Oyó el estridor de la laringe de su padre cuando se atragantaba con un berrinche: --Lucía, levántate que nos vamos y no cojas nada... ("Ni libros ni pizarras", se dijo para sus adentros, "voy a tocar la campana"). Y ella no sintió terror como su tía Pilar, cuando la encerraron; al contrario, creía que era el sitio ideal para evitar reproches y torticeras miradas, donde estaba el amor de su tía para proteger a su hijo del odio de afuera.

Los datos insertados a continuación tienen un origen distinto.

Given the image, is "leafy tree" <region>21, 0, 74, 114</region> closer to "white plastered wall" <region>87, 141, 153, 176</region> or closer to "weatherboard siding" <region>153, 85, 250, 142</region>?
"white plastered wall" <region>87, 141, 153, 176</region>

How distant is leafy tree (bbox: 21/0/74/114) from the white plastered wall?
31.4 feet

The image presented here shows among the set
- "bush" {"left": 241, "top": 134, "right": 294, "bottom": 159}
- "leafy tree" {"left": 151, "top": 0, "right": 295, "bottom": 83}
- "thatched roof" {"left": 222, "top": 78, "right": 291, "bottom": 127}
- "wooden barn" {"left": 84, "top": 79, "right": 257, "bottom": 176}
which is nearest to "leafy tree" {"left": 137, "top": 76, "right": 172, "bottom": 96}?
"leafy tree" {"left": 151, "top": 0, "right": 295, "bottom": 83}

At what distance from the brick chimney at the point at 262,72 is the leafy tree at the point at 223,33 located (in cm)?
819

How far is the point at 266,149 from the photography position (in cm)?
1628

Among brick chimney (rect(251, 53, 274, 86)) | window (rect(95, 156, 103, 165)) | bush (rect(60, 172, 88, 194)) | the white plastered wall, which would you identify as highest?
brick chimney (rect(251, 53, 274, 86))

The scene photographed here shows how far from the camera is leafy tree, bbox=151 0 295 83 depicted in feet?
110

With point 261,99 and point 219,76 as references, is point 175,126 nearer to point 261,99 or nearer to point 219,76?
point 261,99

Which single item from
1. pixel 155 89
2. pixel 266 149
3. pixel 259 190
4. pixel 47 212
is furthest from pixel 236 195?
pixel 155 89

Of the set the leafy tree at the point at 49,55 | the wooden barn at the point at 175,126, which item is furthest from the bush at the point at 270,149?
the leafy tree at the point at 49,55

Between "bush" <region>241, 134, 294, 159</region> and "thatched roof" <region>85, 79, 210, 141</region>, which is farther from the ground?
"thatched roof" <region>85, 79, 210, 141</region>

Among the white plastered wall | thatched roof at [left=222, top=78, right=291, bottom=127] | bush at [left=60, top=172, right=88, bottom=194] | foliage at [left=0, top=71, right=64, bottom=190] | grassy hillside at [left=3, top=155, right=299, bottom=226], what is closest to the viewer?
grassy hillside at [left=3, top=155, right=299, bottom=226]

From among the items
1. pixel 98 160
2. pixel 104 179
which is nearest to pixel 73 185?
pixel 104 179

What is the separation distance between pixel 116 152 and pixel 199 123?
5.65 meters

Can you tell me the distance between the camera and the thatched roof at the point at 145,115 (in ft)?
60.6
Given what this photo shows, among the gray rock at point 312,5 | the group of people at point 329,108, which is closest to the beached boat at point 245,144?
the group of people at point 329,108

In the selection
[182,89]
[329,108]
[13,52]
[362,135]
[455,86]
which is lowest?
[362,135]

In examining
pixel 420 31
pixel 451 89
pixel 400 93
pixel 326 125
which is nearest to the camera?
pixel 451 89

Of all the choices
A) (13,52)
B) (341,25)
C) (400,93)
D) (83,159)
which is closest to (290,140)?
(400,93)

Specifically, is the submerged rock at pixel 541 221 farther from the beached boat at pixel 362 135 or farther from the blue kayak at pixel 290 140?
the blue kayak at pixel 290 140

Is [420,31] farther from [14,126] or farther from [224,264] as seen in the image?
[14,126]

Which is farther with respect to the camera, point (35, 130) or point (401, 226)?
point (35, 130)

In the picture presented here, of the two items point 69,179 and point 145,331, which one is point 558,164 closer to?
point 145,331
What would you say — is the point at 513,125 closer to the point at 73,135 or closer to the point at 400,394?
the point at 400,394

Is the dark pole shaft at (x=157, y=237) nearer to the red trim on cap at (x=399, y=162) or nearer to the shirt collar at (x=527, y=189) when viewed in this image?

Y, llena de gozo, le soñaba, feliz infancia, en el convento, repicando alegría: Vísperas al atardecer y al Angelus al mediodía.

--Como ni hígado ni ostras vas a comer en el convento, pasaremos antes por el médico, por si tu hijo necesita hierro. Emocionada por su ternura entre tanto ultraje, en la mejilla a su padre, en silencio, le dio un beso.

Lucía, no se despertó con el toque de maitines; al abrir los ojos, sorprendida, se estremeció con aquella luz tan extraña, con aquel gotero junto a su cama. En cambio, sí reconoció, con horror: --¡No, padre, eso no!¡padre mío, nooo!, gritó. Sobre el espaldar de la silla, hasta el suelo arrastrada, estaba la faja que a su madre juró que solo ella podría quitársela.